Problem to work on ▸ Within the data below, copy each line where the string "over" is found.

Saved data entries:
■ ■ ■ ■ ■ ■ ■
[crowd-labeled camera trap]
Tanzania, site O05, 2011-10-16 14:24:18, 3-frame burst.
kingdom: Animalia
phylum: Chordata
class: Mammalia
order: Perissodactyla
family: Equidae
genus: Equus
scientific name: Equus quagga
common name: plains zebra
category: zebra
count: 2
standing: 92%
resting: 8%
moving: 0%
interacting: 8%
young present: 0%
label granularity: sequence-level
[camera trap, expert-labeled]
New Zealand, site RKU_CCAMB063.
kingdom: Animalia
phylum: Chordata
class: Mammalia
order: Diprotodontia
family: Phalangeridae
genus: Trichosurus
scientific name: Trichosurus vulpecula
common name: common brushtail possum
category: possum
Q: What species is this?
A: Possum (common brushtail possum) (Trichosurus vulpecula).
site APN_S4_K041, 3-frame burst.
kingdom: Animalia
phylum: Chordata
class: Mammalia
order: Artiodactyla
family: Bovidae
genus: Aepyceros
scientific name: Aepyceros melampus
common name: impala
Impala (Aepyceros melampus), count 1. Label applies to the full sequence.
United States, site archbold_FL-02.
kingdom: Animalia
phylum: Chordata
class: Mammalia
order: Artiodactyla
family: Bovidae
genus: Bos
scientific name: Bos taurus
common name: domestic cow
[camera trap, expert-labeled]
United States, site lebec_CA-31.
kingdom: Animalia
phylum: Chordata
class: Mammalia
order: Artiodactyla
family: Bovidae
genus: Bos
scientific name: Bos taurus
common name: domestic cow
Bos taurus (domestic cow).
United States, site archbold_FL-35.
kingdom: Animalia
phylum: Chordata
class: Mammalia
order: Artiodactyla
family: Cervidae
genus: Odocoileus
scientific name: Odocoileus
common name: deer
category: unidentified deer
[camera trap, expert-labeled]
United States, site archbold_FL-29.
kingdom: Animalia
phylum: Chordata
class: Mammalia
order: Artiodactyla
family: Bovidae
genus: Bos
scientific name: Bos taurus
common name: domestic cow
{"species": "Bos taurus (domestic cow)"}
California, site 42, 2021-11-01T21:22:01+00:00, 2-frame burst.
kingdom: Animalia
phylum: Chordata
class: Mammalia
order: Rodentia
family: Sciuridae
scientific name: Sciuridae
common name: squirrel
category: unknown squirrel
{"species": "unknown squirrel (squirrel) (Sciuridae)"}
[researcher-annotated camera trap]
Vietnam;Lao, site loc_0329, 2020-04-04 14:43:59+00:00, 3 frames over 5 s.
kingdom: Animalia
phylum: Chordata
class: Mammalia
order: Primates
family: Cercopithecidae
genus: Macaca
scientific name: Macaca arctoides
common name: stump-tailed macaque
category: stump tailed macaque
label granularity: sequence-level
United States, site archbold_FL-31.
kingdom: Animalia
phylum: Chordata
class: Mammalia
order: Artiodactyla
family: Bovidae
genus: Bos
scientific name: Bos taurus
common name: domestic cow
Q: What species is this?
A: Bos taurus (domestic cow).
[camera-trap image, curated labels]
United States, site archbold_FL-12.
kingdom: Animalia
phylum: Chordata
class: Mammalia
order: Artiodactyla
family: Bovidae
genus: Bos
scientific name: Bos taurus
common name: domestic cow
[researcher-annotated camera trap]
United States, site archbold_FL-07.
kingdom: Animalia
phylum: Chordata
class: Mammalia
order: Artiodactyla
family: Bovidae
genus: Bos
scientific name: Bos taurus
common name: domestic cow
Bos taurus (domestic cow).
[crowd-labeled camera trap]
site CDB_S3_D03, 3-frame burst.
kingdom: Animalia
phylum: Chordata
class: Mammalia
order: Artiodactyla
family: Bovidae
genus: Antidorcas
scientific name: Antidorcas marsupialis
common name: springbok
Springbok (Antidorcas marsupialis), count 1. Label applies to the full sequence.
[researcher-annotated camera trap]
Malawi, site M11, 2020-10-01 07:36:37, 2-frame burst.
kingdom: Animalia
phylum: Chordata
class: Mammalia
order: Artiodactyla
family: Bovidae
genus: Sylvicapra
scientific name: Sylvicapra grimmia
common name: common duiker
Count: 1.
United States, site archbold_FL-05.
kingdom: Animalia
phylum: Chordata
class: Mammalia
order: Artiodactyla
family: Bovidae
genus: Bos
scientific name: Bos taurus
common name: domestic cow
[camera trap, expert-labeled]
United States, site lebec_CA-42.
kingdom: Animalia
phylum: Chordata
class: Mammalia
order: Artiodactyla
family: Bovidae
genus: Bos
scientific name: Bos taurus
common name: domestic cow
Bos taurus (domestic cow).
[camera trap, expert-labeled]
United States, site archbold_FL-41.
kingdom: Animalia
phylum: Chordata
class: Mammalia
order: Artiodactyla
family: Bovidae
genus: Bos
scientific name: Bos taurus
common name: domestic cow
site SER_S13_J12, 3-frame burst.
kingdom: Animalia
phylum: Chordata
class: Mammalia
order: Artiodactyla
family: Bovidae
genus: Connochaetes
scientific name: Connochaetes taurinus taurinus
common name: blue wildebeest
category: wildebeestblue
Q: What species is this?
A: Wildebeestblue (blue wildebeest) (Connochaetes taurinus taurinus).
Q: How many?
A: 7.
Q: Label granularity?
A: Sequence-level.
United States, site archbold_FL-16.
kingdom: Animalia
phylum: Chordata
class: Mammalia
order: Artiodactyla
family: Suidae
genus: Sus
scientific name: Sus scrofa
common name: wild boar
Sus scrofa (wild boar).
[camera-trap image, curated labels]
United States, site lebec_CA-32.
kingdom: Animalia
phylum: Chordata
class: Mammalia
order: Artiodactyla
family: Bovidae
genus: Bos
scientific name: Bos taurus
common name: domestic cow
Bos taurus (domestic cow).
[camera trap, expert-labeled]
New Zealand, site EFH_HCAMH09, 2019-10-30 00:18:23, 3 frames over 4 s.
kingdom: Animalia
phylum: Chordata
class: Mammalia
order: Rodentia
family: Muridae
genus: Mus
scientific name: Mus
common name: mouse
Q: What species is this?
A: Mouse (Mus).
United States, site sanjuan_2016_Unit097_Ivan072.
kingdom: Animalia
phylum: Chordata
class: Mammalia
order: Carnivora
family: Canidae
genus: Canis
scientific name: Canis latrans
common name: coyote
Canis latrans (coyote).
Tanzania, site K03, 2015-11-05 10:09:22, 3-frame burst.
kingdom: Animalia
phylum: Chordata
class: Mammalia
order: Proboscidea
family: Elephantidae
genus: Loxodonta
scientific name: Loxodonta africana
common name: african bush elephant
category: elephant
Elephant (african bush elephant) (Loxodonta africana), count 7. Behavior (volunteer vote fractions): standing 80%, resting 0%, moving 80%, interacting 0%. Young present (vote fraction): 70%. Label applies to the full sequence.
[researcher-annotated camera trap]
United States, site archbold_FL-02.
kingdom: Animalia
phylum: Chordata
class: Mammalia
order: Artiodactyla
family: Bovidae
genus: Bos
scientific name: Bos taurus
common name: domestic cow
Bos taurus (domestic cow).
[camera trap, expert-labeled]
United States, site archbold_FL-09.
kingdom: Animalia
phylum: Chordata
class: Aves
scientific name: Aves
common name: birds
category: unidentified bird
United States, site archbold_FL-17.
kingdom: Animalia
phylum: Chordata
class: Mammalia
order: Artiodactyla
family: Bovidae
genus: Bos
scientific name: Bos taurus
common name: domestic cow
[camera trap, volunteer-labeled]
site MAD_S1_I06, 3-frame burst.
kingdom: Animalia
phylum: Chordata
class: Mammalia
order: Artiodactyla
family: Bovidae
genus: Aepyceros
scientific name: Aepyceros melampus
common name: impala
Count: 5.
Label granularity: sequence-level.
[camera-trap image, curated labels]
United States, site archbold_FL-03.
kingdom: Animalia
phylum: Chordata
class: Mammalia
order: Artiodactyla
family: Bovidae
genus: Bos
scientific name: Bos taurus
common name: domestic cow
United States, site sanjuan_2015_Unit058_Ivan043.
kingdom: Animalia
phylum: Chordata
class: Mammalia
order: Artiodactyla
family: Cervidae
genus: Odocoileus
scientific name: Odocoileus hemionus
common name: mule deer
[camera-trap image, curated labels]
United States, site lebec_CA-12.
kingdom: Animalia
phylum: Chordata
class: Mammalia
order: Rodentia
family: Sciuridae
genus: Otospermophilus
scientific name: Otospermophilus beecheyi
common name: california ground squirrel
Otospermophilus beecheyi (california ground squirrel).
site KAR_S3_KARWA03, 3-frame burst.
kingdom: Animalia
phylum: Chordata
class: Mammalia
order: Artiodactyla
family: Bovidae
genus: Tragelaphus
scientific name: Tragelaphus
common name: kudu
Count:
■ ■ ■ ■ ■ ■ ■
Reply ▸
Vietnam;Lao, site loc_0329, 2020-04-04 14:43:59+00:00, 3 frames over 5 s.
New Zealand, site EFH_HCAMH09, 2019-10-30 00:18:23, 3 frames over 4 s.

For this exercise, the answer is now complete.